(Web page caption snippets)
*** Block opens ***
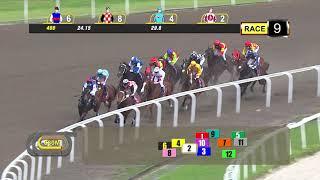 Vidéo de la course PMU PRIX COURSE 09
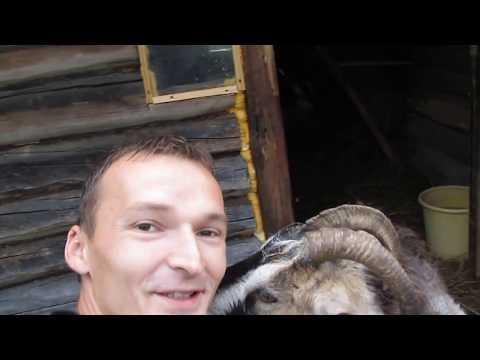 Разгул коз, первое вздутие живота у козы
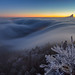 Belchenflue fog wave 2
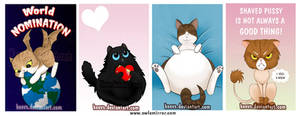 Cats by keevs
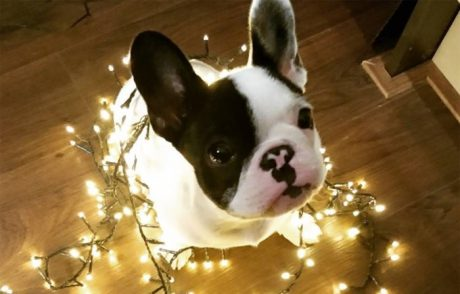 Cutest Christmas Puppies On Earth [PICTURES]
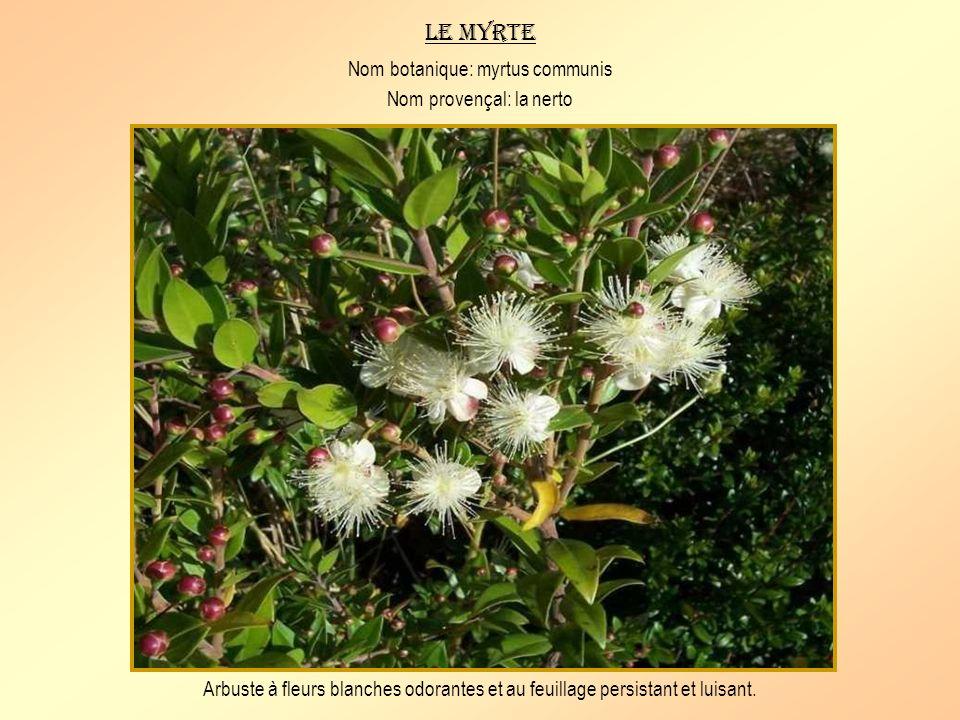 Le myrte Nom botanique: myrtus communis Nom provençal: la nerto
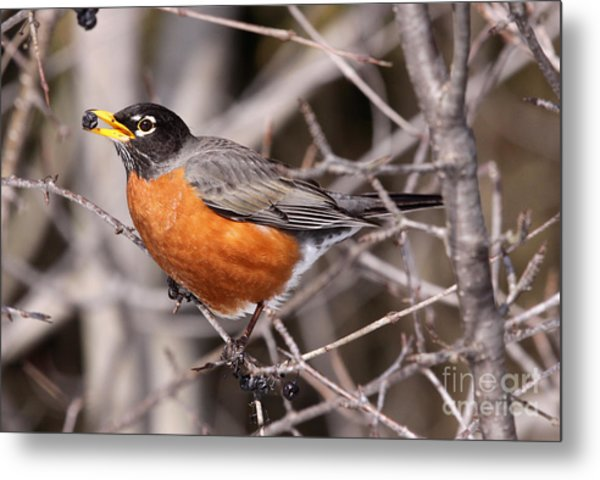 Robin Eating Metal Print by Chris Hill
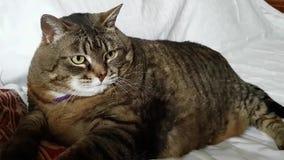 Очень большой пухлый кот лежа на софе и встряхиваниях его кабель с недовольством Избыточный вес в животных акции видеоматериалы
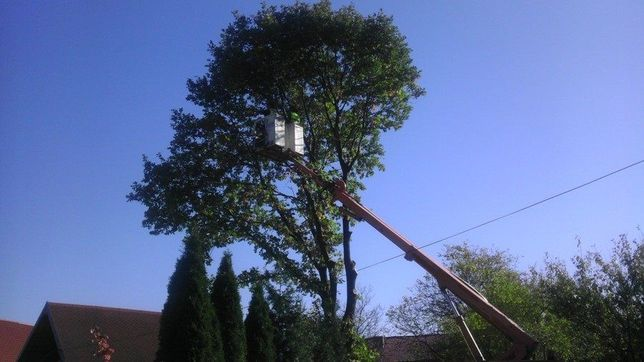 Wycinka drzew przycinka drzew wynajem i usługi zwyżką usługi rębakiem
*** Block closes ***
# TASK INSTRUCTIONS
Type the records out again in full, exactly, with each picture omitted.

# ANSWER AREA
 Vidéo de la course PMU PRIX COURSE 09
 Разгул коз, первое вздутие живота у козы
 Belchenflue fog wave 2
 Cats by keevs
 Cutest Christmas Puppies On Earth [PICTURES]
 Le myrte Nom botanique: myrtus communis Nom provençal: la nerto
 Robin Eating Metal Print by Chris Hill
 Очень большой пухлый кот лежа на софе и встряхиваниях его кабель с недовольством Избыточный вес в животных акции видеоматериалы
 Wycinka drzew przycinka drzew wynajem i usługi zwyżką usługi rębakiem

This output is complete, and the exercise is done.